= DATASET RECORDS =
/---
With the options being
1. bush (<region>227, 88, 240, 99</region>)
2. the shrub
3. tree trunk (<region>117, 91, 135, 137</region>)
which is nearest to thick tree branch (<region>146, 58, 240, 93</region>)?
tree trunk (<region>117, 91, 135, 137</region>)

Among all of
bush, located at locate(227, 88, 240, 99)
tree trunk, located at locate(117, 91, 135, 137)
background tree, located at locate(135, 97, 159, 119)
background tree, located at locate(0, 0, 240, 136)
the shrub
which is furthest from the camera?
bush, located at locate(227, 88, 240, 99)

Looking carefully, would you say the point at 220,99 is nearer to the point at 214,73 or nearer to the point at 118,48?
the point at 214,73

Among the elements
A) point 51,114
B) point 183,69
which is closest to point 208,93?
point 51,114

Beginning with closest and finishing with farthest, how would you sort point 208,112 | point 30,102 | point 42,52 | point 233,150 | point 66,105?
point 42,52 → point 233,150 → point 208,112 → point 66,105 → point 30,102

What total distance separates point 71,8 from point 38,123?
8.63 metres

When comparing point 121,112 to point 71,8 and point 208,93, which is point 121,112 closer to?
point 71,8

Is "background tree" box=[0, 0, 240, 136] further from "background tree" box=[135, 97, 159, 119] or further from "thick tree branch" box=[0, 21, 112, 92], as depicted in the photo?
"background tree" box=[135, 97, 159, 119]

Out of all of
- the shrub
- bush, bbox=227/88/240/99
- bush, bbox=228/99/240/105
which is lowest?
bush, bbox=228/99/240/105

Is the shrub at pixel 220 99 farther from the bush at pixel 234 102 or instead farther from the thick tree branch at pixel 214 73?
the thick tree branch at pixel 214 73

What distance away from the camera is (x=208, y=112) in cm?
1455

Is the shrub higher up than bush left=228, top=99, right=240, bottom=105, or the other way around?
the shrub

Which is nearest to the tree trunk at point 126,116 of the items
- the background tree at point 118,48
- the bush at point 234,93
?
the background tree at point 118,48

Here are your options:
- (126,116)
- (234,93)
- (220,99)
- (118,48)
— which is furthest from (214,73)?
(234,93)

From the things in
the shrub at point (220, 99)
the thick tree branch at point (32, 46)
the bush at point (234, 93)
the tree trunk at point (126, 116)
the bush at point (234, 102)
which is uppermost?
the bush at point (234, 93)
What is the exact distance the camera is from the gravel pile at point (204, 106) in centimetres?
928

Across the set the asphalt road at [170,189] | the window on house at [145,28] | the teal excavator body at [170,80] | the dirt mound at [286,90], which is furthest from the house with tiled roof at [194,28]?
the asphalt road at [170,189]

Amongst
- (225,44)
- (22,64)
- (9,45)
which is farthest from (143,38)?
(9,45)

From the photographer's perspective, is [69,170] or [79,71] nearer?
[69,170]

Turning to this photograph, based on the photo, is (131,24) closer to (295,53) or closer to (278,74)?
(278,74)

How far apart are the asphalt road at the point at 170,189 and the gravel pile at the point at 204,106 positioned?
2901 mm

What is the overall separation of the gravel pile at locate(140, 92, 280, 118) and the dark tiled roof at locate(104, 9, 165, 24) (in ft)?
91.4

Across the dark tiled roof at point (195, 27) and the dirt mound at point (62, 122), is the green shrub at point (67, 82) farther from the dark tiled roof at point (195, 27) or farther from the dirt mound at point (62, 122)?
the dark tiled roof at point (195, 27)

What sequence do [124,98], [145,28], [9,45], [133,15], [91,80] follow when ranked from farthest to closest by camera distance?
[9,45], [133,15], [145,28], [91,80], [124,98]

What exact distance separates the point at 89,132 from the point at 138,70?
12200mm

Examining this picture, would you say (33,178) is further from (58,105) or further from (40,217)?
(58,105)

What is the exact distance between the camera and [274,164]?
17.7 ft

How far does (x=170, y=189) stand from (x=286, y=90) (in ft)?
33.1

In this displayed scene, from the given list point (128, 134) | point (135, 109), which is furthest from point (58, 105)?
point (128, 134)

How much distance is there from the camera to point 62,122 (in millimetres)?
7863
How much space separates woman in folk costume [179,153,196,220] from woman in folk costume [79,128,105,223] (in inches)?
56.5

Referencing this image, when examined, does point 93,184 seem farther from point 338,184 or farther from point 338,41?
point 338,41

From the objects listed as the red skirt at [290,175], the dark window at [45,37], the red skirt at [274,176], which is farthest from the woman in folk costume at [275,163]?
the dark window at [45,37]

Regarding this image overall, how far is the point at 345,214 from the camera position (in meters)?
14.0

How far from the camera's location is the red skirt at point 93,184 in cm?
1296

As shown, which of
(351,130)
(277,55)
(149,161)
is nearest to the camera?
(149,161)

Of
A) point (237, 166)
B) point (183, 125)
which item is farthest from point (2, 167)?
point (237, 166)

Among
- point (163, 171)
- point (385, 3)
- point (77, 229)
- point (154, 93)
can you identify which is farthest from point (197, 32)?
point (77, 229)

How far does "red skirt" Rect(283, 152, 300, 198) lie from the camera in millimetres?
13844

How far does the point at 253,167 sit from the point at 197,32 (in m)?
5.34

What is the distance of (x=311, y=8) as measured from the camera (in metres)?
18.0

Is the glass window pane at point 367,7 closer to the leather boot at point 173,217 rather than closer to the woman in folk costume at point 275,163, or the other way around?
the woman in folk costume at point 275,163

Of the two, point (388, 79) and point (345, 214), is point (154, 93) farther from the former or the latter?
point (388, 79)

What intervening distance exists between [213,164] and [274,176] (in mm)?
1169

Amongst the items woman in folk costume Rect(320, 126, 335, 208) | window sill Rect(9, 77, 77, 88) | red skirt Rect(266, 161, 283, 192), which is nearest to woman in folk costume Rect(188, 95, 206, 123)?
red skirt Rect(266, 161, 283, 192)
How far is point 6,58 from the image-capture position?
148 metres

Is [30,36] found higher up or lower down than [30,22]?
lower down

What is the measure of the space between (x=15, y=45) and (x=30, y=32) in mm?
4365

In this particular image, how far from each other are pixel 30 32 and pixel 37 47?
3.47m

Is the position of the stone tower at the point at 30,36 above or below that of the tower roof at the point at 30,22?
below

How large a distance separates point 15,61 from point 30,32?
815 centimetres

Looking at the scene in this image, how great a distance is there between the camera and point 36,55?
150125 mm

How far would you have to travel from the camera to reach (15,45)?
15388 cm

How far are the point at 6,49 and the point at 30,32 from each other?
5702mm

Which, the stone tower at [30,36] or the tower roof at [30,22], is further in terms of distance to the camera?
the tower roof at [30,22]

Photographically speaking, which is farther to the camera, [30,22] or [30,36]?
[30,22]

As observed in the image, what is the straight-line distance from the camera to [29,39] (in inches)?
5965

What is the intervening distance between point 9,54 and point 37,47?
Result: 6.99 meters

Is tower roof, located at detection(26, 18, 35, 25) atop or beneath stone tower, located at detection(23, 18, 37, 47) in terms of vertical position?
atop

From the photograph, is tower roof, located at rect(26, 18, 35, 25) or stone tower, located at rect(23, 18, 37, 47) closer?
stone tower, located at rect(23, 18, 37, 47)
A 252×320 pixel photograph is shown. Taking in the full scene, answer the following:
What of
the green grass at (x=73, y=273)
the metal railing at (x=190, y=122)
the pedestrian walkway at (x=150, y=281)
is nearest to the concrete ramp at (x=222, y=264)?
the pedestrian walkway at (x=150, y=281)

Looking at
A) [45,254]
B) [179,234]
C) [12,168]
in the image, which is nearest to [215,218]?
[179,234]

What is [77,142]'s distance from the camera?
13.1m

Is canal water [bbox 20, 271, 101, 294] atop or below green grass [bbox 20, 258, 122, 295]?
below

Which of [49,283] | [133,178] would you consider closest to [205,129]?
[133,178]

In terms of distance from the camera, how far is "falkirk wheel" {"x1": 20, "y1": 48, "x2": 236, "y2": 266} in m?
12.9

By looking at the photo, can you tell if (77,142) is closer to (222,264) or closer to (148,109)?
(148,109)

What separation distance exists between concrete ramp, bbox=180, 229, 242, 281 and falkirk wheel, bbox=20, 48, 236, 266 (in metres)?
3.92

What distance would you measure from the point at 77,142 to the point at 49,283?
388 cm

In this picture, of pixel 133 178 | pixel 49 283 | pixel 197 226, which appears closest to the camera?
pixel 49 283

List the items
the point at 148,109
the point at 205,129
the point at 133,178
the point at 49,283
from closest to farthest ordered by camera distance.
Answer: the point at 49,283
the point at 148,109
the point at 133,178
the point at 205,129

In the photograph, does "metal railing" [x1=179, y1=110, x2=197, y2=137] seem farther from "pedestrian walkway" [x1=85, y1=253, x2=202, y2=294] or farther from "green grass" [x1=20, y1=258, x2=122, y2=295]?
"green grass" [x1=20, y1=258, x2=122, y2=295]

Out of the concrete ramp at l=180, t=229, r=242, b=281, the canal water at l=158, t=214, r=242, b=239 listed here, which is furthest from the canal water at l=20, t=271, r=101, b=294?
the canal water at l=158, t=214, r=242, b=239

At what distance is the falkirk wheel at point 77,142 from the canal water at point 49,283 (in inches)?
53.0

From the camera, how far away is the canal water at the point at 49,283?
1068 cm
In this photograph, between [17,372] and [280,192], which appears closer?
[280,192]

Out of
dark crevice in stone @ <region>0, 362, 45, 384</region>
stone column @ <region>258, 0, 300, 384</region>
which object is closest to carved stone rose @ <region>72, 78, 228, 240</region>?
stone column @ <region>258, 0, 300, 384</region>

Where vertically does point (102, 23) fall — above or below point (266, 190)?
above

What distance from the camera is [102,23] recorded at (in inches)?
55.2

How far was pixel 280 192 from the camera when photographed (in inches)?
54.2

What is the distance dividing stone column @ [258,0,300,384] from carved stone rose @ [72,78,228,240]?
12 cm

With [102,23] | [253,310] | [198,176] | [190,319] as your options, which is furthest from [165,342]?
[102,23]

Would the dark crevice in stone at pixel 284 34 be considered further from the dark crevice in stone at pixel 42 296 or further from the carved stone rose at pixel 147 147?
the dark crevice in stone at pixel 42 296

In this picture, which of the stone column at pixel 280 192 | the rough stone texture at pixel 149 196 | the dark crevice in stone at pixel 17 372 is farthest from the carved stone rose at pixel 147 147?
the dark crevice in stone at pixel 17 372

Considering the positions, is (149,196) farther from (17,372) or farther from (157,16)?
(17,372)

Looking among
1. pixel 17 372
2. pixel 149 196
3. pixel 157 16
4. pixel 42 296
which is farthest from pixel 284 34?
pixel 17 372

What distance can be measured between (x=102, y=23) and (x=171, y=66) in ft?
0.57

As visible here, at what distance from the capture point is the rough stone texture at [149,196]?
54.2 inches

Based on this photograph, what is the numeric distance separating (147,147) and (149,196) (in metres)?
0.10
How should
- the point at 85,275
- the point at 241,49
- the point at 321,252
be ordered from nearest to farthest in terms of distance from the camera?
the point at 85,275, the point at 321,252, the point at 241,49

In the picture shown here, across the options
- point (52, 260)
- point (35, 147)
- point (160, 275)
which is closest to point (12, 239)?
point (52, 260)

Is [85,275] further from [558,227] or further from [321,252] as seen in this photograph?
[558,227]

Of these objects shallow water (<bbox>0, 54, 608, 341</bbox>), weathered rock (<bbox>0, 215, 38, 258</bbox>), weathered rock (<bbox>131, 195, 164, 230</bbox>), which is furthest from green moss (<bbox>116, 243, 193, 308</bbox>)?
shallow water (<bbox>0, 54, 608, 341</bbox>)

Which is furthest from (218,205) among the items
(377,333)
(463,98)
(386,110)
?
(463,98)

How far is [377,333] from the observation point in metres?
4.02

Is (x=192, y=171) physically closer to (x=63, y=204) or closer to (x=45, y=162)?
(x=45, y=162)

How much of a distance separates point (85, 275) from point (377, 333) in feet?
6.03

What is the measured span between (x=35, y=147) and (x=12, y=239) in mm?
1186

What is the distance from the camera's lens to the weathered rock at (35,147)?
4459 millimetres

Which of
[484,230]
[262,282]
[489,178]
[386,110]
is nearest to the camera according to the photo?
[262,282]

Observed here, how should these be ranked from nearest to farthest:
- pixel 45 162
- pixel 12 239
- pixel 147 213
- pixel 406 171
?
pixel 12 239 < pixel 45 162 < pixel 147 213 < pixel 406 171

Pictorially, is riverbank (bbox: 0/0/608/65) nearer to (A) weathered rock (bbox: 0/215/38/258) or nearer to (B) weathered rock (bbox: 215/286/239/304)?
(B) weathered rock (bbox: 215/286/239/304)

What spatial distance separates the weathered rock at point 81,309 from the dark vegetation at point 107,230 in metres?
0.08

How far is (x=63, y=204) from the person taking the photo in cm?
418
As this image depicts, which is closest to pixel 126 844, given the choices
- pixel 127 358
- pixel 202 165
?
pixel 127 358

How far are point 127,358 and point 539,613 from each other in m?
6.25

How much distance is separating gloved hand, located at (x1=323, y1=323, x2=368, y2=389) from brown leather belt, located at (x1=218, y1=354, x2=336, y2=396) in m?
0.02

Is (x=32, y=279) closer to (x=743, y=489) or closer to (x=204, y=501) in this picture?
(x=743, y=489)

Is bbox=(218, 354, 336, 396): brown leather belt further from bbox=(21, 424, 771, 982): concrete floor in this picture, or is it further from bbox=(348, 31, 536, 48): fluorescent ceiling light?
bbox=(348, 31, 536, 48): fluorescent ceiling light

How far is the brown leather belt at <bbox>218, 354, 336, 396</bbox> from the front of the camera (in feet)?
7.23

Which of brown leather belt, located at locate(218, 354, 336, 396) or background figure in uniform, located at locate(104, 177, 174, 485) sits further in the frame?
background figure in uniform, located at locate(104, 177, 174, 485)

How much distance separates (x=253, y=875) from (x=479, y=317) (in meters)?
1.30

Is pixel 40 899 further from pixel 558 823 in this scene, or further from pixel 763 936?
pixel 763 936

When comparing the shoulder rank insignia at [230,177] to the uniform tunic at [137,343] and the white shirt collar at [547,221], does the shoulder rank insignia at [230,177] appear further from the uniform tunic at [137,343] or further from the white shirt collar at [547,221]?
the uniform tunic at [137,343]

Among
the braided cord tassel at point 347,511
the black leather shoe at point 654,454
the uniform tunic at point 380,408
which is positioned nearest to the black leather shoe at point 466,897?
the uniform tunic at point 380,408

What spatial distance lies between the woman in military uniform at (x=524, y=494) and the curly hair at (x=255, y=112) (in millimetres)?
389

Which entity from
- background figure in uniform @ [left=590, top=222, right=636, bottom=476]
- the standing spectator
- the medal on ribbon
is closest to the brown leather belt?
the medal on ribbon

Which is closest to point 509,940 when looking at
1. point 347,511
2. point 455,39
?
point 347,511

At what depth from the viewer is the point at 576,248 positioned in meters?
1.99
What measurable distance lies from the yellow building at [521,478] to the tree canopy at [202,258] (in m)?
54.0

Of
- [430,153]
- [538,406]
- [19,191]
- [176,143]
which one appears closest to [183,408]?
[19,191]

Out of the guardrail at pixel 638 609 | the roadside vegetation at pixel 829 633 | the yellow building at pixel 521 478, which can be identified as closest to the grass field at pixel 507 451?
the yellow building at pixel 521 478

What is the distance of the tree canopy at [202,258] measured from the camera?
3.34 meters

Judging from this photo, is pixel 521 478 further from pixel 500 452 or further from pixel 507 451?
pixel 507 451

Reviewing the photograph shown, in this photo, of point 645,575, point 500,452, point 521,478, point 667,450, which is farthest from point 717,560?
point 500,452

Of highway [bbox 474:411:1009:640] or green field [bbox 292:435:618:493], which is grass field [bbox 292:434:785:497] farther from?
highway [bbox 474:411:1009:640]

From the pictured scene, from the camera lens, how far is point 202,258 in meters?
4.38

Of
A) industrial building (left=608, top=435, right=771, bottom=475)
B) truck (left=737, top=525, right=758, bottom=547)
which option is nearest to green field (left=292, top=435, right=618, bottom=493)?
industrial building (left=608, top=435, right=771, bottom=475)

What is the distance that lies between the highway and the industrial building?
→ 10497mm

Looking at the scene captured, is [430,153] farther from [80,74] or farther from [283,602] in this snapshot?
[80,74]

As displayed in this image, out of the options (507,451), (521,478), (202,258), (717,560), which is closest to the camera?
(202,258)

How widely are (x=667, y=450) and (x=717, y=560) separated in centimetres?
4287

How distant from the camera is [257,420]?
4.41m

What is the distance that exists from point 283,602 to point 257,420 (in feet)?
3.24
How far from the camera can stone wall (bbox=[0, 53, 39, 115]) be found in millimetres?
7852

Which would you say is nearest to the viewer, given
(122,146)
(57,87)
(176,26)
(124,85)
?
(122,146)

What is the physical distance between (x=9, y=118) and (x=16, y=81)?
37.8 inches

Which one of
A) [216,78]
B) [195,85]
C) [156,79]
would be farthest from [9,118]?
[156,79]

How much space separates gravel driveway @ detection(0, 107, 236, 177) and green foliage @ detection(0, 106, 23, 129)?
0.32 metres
\---
= GOAL =
Copy the records above word for word, from the line containing "Which one of" through the end of the records.

= SOLUTION FOR THIS PROBLEM =
Which one of
A) [216,78]
B) [195,85]
C) [156,79]
would be farthest from [9,118]?
[156,79]

How much space separates gravel driveway @ detection(0, 107, 236, 177) and green foliage @ detection(0, 106, 23, 129)?
0.32 metres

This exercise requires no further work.